Feeling Bloated

As if the Republican party (thanks largely to the current administration) had not long ago lost any credibility to apply the “tax and spend” label to the Democrats, the American Enterprise Institute has now published a report on just how fat our favorite Elephant is. (hat tip Cato @ Liberty)

Allowing for our military expenditures, making the Bush tax cuts permanent, adding prescription drug coverage to Medicare, removing the alternative minimum tax, and this years stimulus package we would still be spending hundreds of billions less this year than we are and we would have a balanced budget through 2017 if Bush had otherwise maintained the discretionary spending levels that Bill Clinton left to him.

Before the Democrats and our current Clinton get too puffed up over this fact we should all be reminded that the budgets left by President Clinton were the result of 6 years of struggle between a Republican Congress and a Democratic President. The excesses of President Bush are the result of 6 years of cooperation between a Congress and a President from the same party. One year of a Democratic Congress and our spendthrift Republican administration does not seem to have brought us noticeably toward the relative fiscal restraint we had achieved by the end of the Clinton presidency.

That struggle between the different ideals of the two parties looks like a good thing in practice, not just in campaigning. It almost makes me hope that we never again have a President and a Congress who essentially agree on most issues.

8 Comments

  1. It’s hardly any secret that the GOP’s scrapping of its small government and fiscal restraint principles cost them the 2006 mid-term elections. As I have said before, if your choices are between liberal and liberal-lite, why vote for the immitation when you could get the real thing?

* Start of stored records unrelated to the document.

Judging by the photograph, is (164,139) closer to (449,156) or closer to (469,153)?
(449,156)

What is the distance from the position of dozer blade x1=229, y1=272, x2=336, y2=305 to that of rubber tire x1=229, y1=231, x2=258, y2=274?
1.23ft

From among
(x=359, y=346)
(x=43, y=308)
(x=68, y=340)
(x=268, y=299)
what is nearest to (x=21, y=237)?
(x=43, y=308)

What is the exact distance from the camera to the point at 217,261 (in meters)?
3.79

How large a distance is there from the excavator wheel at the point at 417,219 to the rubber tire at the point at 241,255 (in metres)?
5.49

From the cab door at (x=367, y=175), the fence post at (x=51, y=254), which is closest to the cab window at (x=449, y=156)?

At least liberals are pretty straightforward about their real tax and spend agenda.

  2. True, there’s no secret about that. I had just never seen numbers to cast such a stark contrast on the issue before.

  3. The open rejection of small government principles is what’s going to keep me away from the Republican Party for good. That and the “eat your own young” mentality of party insiders.

  4. I would agree with you except for the “for good” part. What if the Republican party were to again actively embrace the principles of small government. (By “actively” I mean they start pushing through legislation that consists not only of smaller budgets, but of smaller mandates for government agencies.)

    Of course the “eat your own young” mentality would also have to go.

  5. I don’t know. The GOP of the 50s through the 70s was very moderate. The moderates were in control. The entire culture changed in a very short period of time after Reagan fought the party structure and brought in a new paradigm. That was possible due to Nixon’s demise, which weakened the moderate wing of the party. Change can happen rapidly when conditions are right.

  6. Do you think the conditions are ripe yet for that kind of change to take place again in the GOP?

    I wish the party were simply moderate now. Sadly it reminds me of the story about the blind men feeling the elephant – they may all be identifying the same elephant, but they are all talking about different things and in many cases what they are talking about seem to be the non-essentials of the elephant.